L'histoire :
En 1977, attablé dans un bistrot français, entre deux gargantuesques bouchées, Orson Welles tente de vendre à deux jeunes producteurs l’idée de son prochain film. Les plans fusent, le discours est parfaitement rodé, témoin d’une expérience sans commune mesure. L’homme de cinéma déballe son enthousiasme en revenant sur sa longue et sinueuse carrière dans cette passion à sens unique. Se décline alors la biographie d’un homme à l’ego démesuré, semblant être mise en perspective par lui-même. L’histoire d’un jeune garçon biberonné par l’intelligentsia, élevé comme une bête savante, et devenu à l’âge adulte un orfèvre du septième art dont la renommée ascensionnelle fut ternie par pléthore de polémiques et de projets inachevés. L’histoire d’un homme clé du XXème siècle, véritable personnage faustien de chair et d’os, de ses débuts sur les planches de théâtre à ses succès cinématographiques, de son apogée à sa lente descente aux enfers.

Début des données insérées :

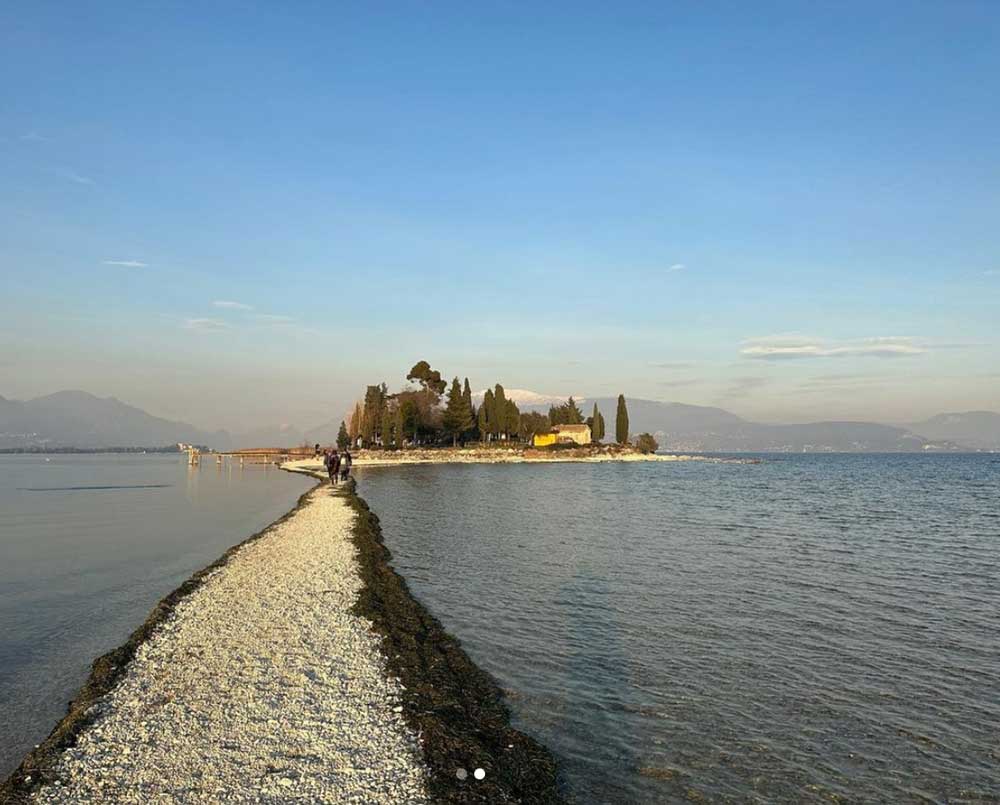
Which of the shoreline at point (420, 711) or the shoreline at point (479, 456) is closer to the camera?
the shoreline at point (420, 711)

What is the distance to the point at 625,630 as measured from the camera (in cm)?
1427

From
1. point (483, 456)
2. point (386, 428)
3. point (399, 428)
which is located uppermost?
point (386, 428)

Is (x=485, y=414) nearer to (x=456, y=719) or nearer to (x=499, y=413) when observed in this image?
(x=499, y=413)

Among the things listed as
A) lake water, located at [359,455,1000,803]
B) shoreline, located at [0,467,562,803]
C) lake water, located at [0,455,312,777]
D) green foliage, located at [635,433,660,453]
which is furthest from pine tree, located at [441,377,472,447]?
shoreline, located at [0,467,562,803]

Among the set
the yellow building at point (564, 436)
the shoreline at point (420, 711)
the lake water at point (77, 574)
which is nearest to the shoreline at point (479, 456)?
the yellow building at point (564, 436)

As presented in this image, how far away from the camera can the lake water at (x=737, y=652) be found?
28.0 ft

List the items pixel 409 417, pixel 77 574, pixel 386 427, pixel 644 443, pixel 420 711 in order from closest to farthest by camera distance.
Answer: pixel 420 711
pixel 77 574
pixel 409 417
pixel 386 427
pixel 644 443

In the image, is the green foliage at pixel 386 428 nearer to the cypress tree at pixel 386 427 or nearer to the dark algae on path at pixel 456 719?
the cypress tree at pixel 386 427

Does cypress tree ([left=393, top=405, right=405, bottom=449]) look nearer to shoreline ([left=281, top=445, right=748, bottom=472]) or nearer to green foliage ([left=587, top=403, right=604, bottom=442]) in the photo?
shoreline ([left=281, top=445, right=748, bottom=472])

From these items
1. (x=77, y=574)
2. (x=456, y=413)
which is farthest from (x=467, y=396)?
(x=77, y=574)

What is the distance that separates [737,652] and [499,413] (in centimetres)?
12260

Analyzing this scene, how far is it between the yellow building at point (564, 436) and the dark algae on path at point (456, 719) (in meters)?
132

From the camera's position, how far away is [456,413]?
122 meters

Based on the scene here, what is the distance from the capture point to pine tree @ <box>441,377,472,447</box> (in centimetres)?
12181
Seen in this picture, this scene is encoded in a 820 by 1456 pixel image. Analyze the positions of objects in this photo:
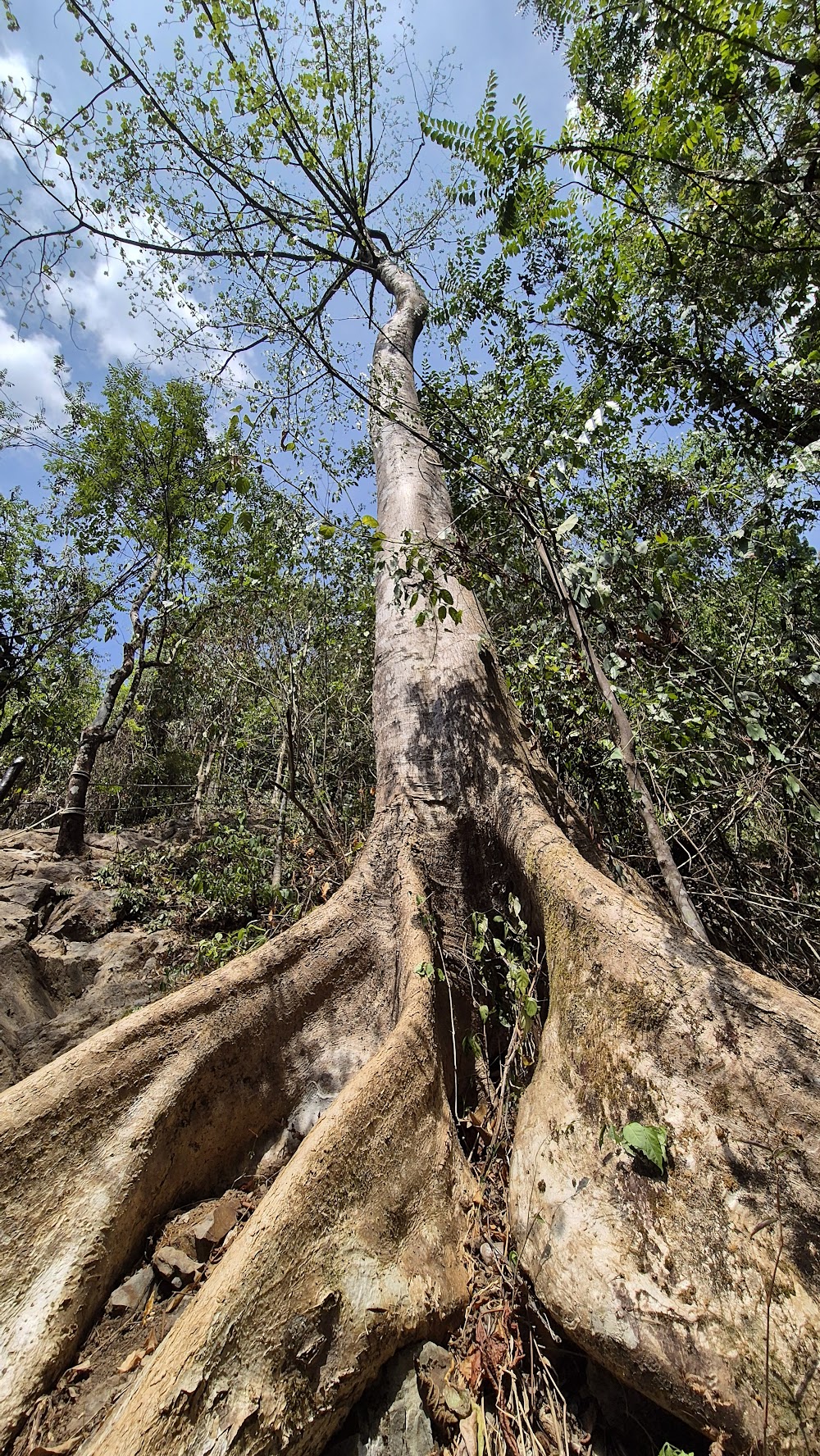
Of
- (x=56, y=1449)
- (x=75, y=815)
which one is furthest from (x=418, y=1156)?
(x=75, y=815)

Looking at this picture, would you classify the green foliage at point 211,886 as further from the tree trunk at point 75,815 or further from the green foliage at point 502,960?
the green foliage at point 502,960

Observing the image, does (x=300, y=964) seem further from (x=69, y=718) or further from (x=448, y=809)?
(x=69, y=718)

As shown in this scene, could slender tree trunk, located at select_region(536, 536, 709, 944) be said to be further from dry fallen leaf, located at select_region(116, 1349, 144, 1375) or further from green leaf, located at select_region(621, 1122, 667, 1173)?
dry fallen leaf, located at select_region(116, 1349, 144, 1375)


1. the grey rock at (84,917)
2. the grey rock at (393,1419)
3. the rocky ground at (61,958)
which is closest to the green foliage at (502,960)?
the grey rock at (393,1419)

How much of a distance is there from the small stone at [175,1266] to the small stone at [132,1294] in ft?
0.10

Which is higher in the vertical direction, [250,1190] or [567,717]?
[567,717]

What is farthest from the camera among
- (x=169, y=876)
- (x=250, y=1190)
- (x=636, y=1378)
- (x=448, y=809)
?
(x=169, y=876)

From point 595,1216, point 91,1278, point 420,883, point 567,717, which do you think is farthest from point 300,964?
point 567,717

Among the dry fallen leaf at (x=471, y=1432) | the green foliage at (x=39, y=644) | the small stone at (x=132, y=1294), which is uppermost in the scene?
the green foliage at (x=39, y=644)

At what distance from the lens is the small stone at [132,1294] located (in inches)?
65.6

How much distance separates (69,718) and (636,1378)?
8663 mm

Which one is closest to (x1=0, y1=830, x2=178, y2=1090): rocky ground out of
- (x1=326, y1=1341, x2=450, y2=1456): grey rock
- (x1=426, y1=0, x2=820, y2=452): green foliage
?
(x1=326, y1=1341, x2=450, y2=1456): grey rock

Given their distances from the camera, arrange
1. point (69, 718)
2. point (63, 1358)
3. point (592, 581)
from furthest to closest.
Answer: point (69, 718) < point (592, 581) < point (63, 1358)

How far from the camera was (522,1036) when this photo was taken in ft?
7.74
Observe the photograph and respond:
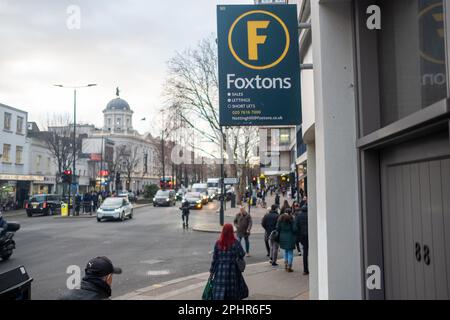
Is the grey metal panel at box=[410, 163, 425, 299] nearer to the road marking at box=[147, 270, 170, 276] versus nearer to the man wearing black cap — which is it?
the man wearing black cap

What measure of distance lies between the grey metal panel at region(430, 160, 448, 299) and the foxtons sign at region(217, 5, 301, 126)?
2.20m

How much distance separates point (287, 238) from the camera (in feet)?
33.7

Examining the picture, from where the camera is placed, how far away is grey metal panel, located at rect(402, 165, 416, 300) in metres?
2.81

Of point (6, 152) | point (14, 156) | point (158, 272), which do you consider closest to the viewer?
point (158, 272)

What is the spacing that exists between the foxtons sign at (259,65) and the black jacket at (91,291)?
2253 millimetres

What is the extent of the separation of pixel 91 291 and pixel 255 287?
5.99 meters

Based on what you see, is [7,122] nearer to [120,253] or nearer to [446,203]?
[120,253]

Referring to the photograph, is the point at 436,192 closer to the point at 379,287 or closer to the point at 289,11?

Ce qu'on en pense sur la planète BD :
Ce récit tout de noir vêtu s’ouvre sur les volutes de fumée d’un long cigare lové au creux d’un monologue digne du cinéaste. L’ombre des lettres géantes d’Hollywood finit par s’estomper, pour laisser apparaître l’homme dont il est question. Un chapeau noir vissé sur la tête, une barbe épaisse et l’introspection au coin des lèvres. Orson raconté par Orson, tel semble être l’exercice délicat de ce roman graphique qui s’attache à décrire l’enfer du décor. Cette mise en abîme permet au lecteur de déguster de façon détaillée l’histoire d’un des plus grands noms du cinéma américain. D’abord considéré par ses pairs comme un génie adulé, puis conspué comme un paria, victime d’un succès connu trop tôt, et gérant tant bien que mal sa dégringolade, du firmament à l’obscurité. Le chapitrage offre heureusement un apaisant repère temporel dans une vie trop riche pour tenir en moins de 300 pages. Les projets se succèdent sans se ressembler, s’enchaînent sans perdre d’élan malgré les obstacles, dépeignant l’avant-gardiste qu’il incarnait. Youssef Daoudi, auteur marocain, à la fois scénariste et illustrateur sur cet ouvrage, nous laisse à peine le temps de souffler entre deux rebondissements, s’amuse à effriter avec brio le quatrième mur comme d’autres auteurs avant lui. Le fil de l’histoire est astucieusement déroulé, éclairé de jaune comme si les projecteurs n’avaient jamais cessé d’éclairer cet homme et d’étendre son ombre.